▶ [YOUR ASSIGNMENT]
Copy each entry precisely as written, and do not carry over the pictures.
== PROVIDED RECORDS
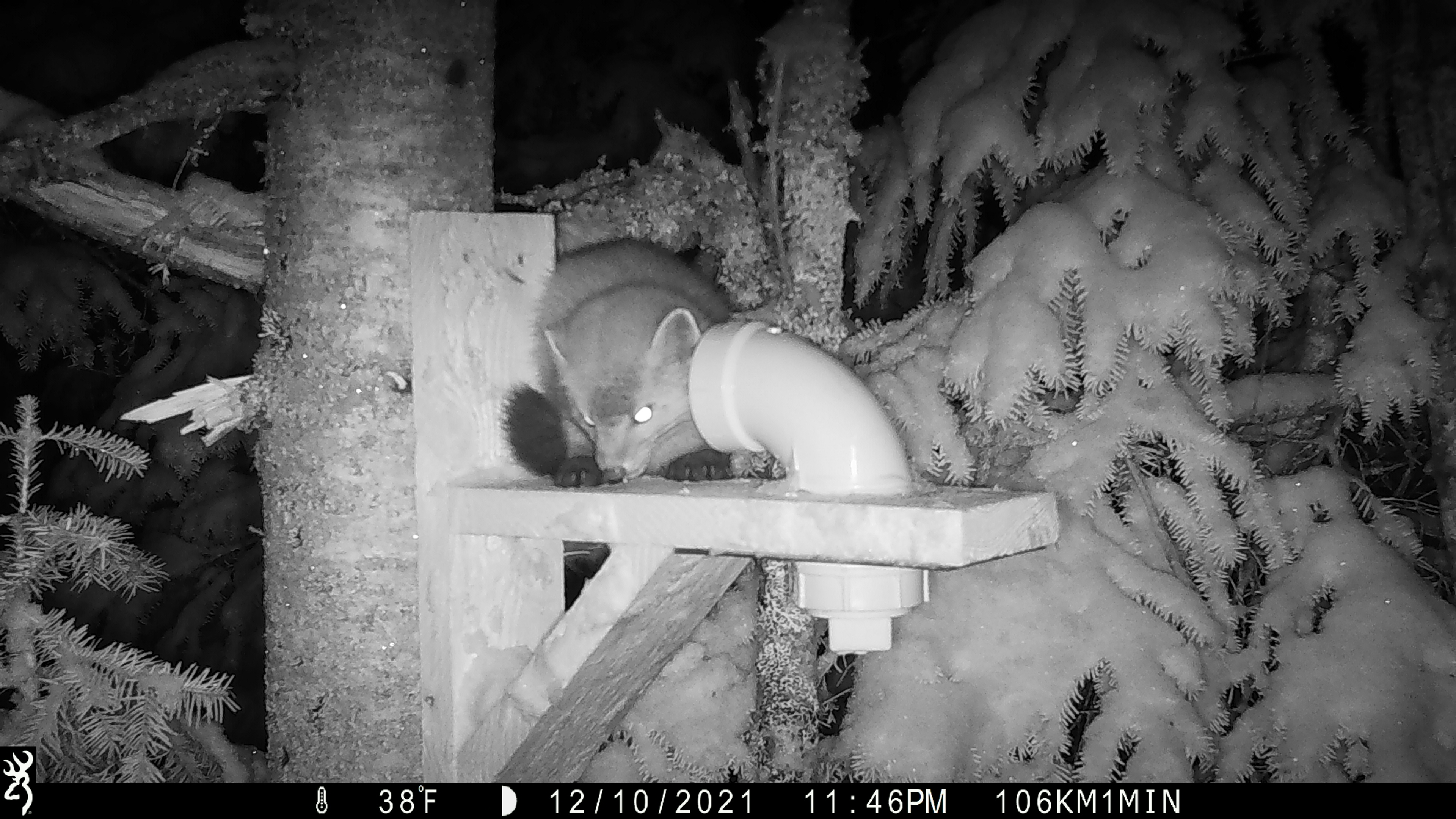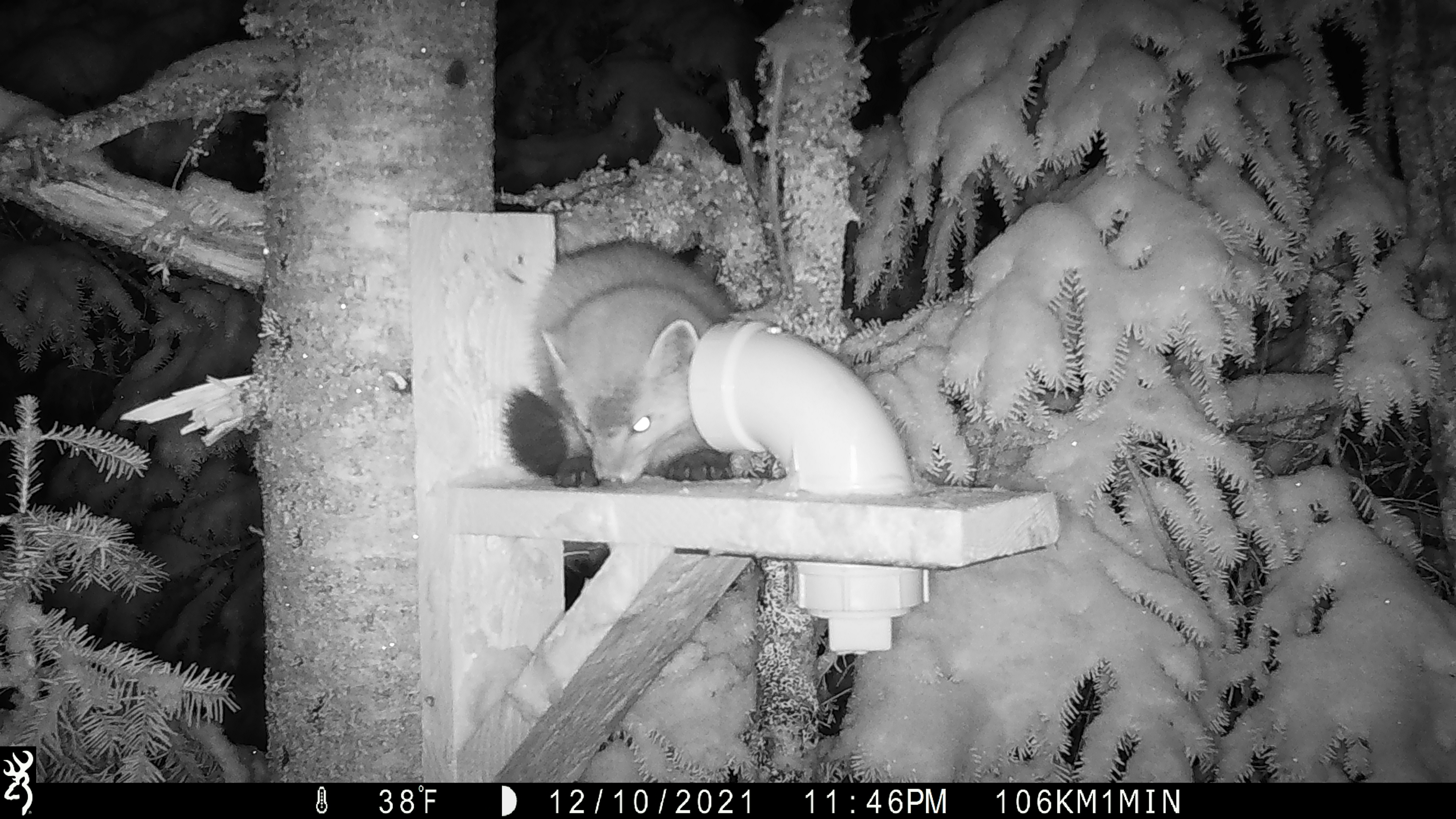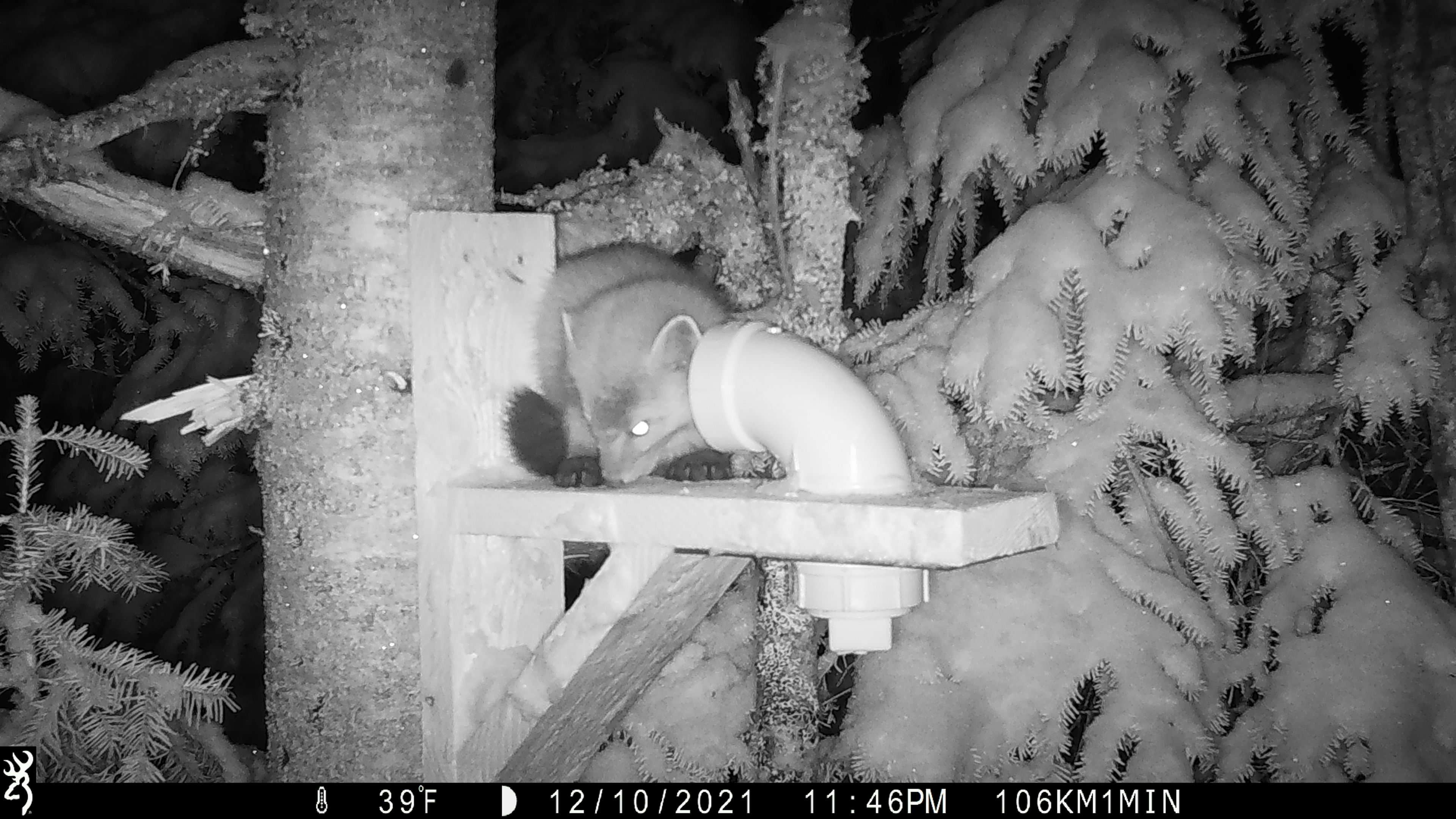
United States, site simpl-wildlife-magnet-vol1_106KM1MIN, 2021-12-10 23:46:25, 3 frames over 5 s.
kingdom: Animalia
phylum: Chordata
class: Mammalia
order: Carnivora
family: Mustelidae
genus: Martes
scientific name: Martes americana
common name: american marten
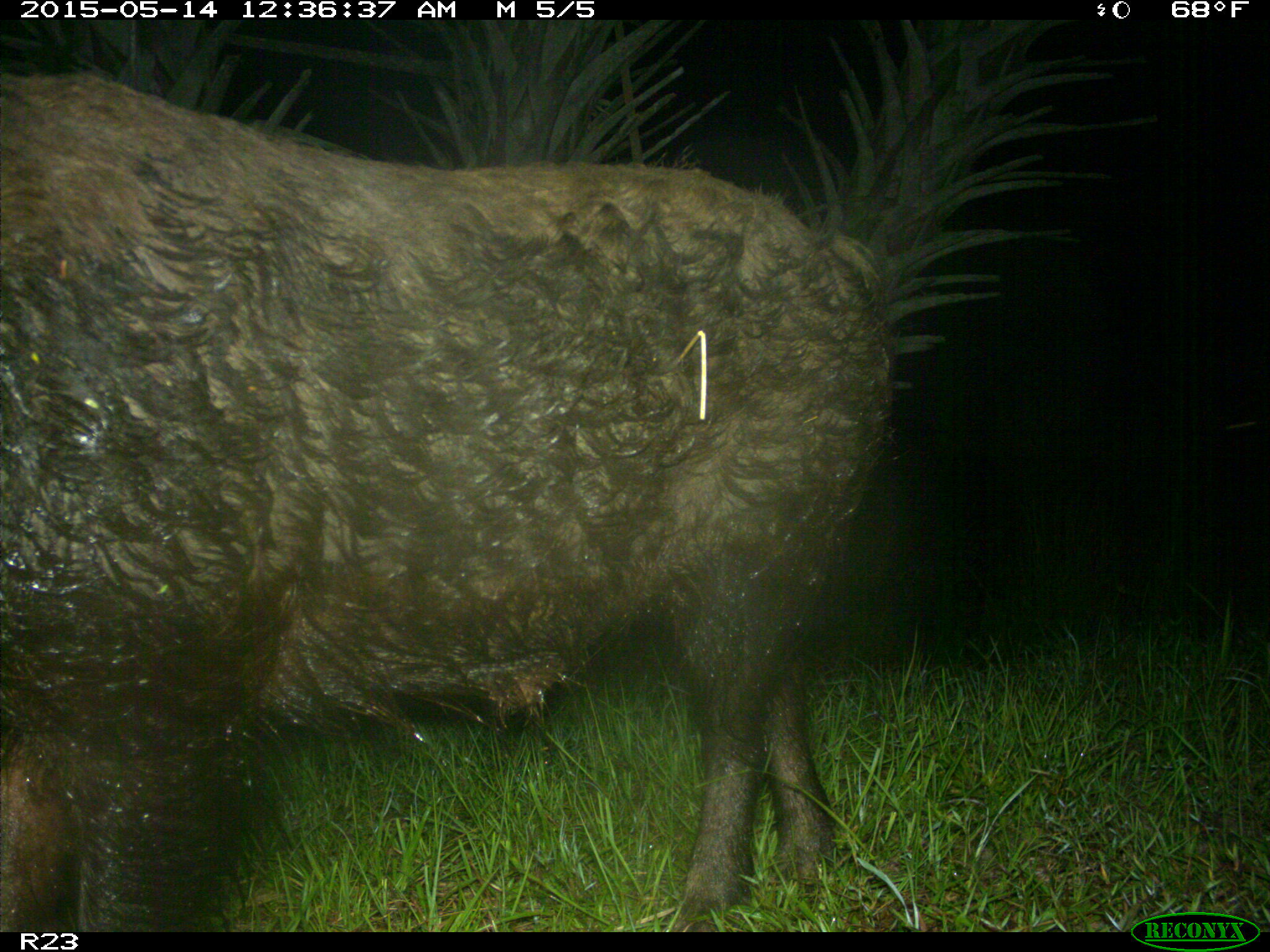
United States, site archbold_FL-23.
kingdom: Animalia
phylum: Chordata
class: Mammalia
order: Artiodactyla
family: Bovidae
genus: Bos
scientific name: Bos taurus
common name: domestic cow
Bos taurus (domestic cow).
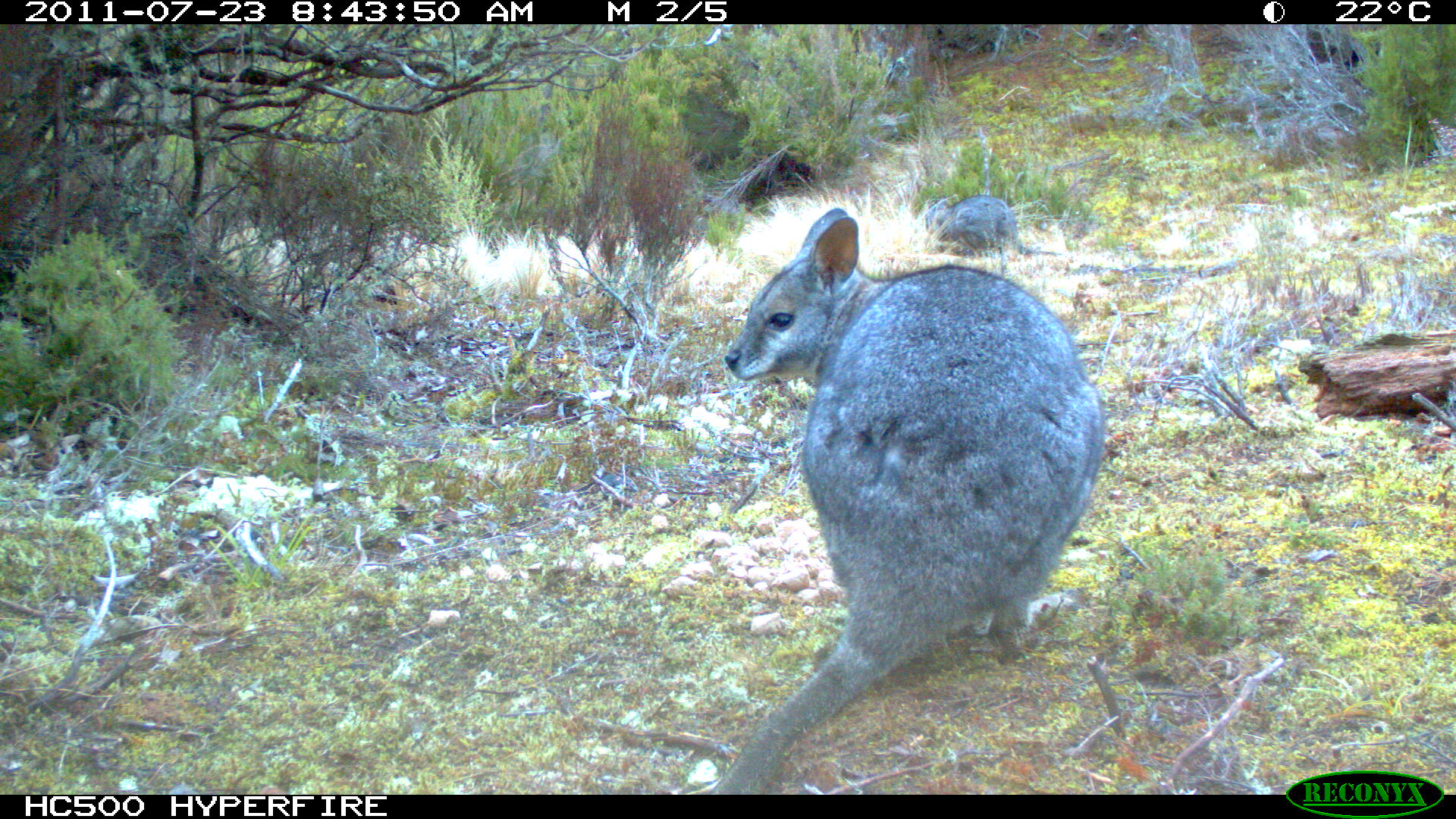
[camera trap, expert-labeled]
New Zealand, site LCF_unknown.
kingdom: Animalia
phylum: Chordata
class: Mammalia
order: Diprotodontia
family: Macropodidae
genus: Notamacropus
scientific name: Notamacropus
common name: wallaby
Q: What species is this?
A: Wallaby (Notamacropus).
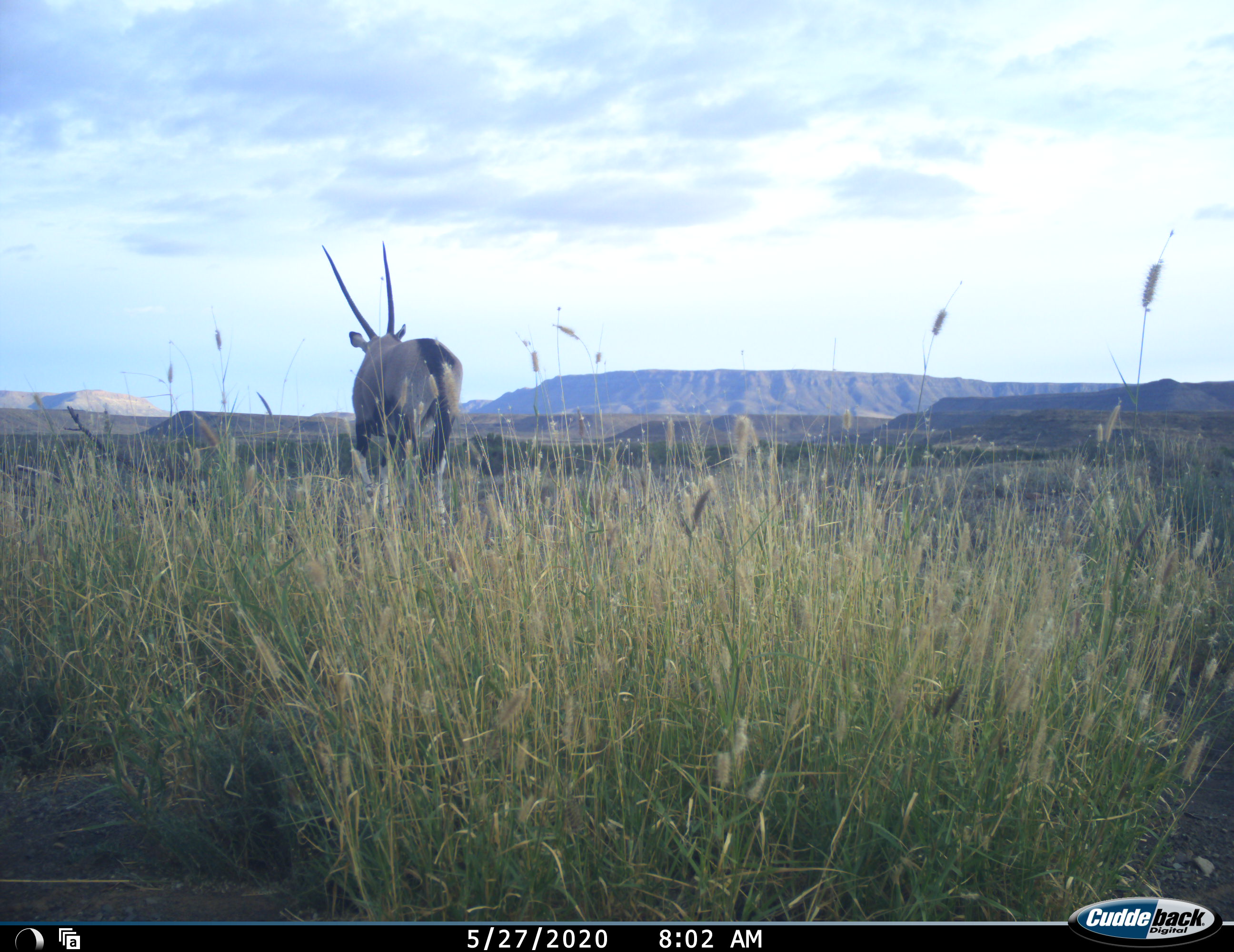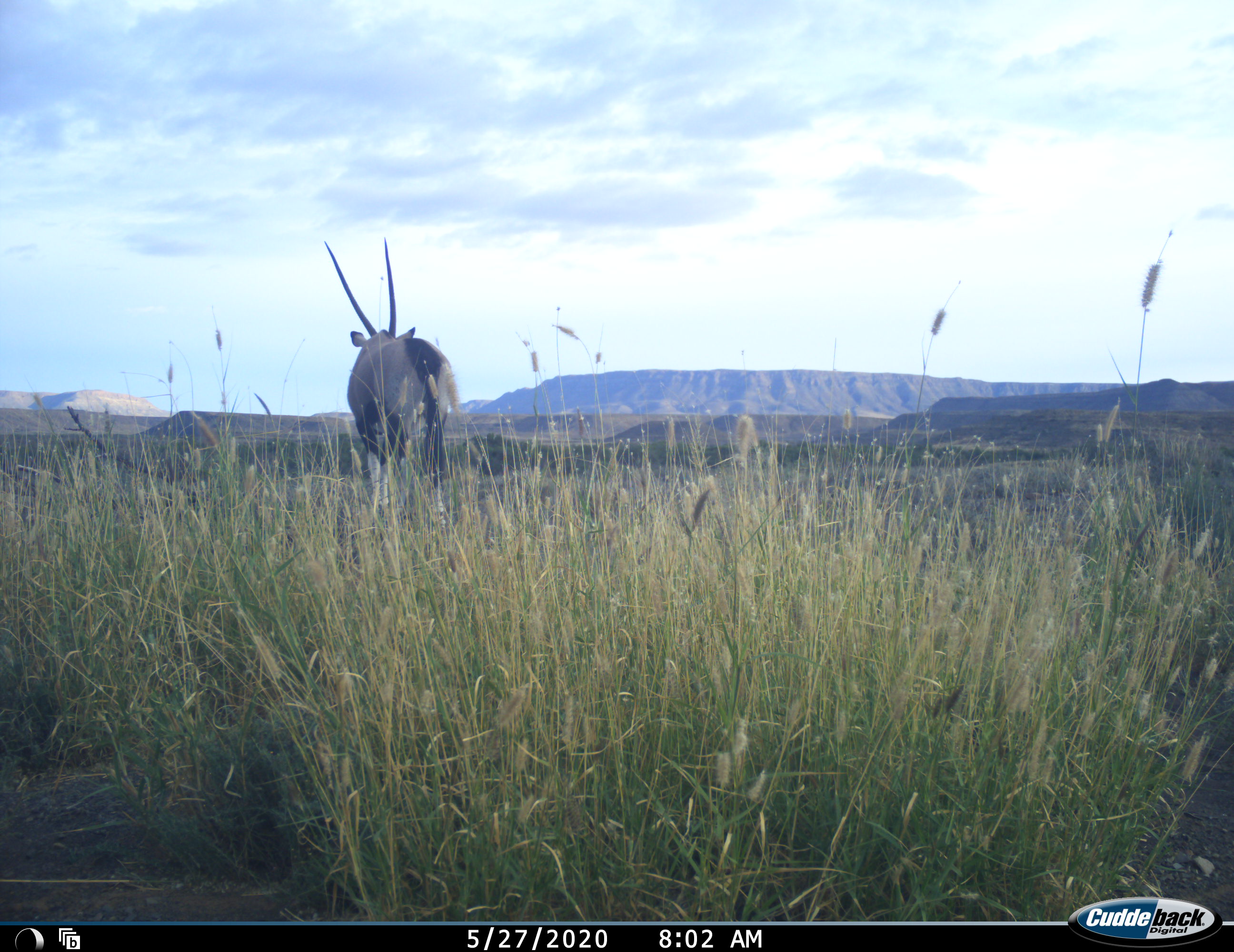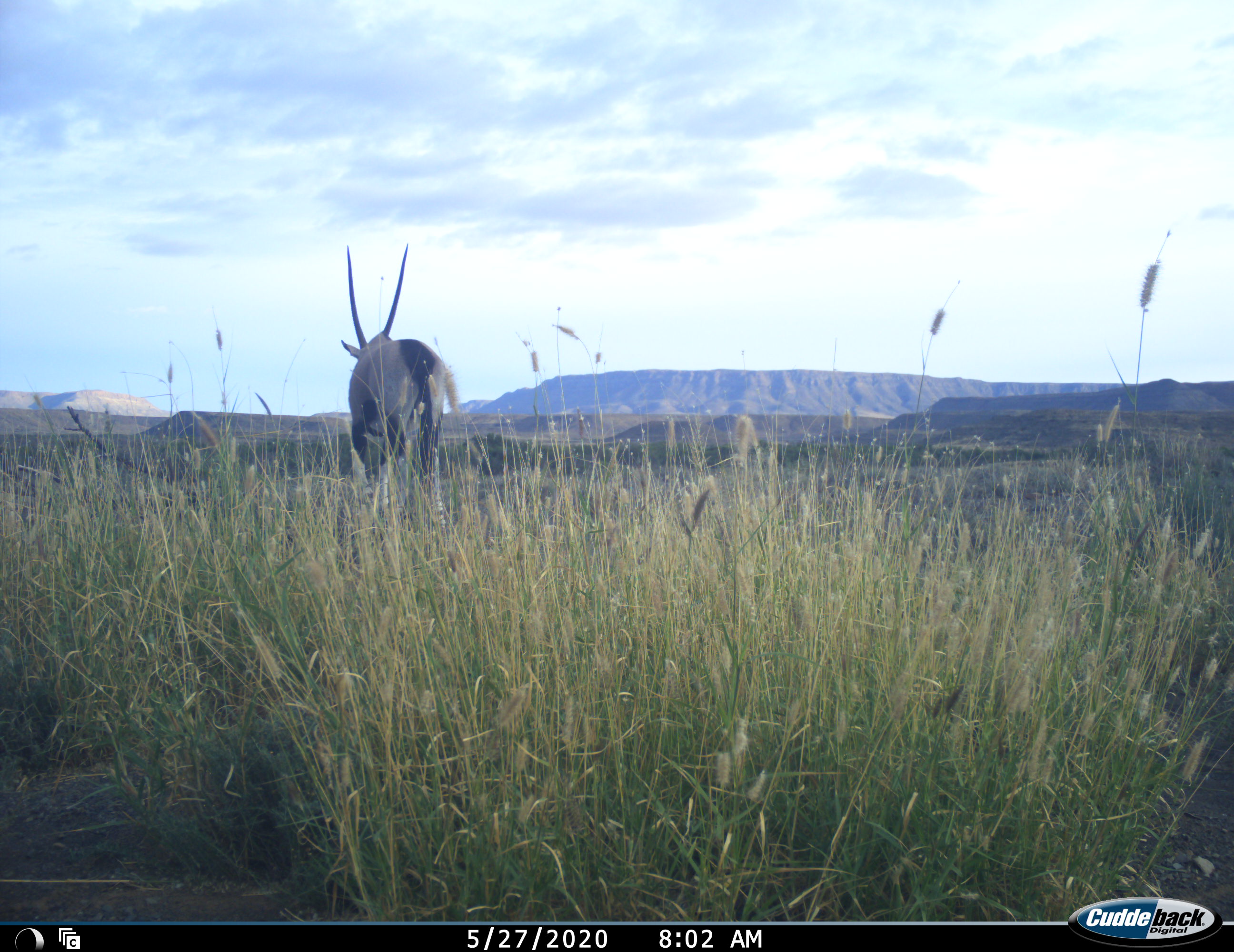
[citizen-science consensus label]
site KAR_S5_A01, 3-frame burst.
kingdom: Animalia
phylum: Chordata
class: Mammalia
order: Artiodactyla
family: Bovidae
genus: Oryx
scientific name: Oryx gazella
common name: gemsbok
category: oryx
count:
====
▶ [SOLUTION BELOW]
United States, site simpl-wildlife-magnet-vol1_106KM1MIN, 2021-12-10 23:46:25, 3 frames over 5 s.
kingdom: Animalia
phylum: Chordata
class: Mammalia
order: Carnivora
family: Mustelidae
genus: Martes
scientific name: Martes americana
common name: american marten
United States, site archbold_FL-23.
kingdom: Animalia
phylum: Chordata
class: Mammalia
order: Artiodactyla
family: Bovidae
genus: Bos
scientific name: Bos taurus
common name: domestic cow
Bos taurus (domestic cow).
[camera trap, expert-labeled]
New Zealand, site LCF_unknown.
kingdom: Animalia
phylum: Chordata
class: Mammalia
order: Diprotodontia
family: Macropodidae
genus: Notamacropus
scientific name: Notamacropus
common name: wallaby
Q: What species is this?
A: Wallaby (Notamacropus).
[citizen-science consensus label]
site KAR_S5_A01, 3-frame burst.
kingdom: Animalia
phylum: Chordata
class: Mammalia
order: Artiodactyla
family: Bovidae
genus: Oryx
scientific name: Oryx gazella
common name: gemsbok
category: oryx
count:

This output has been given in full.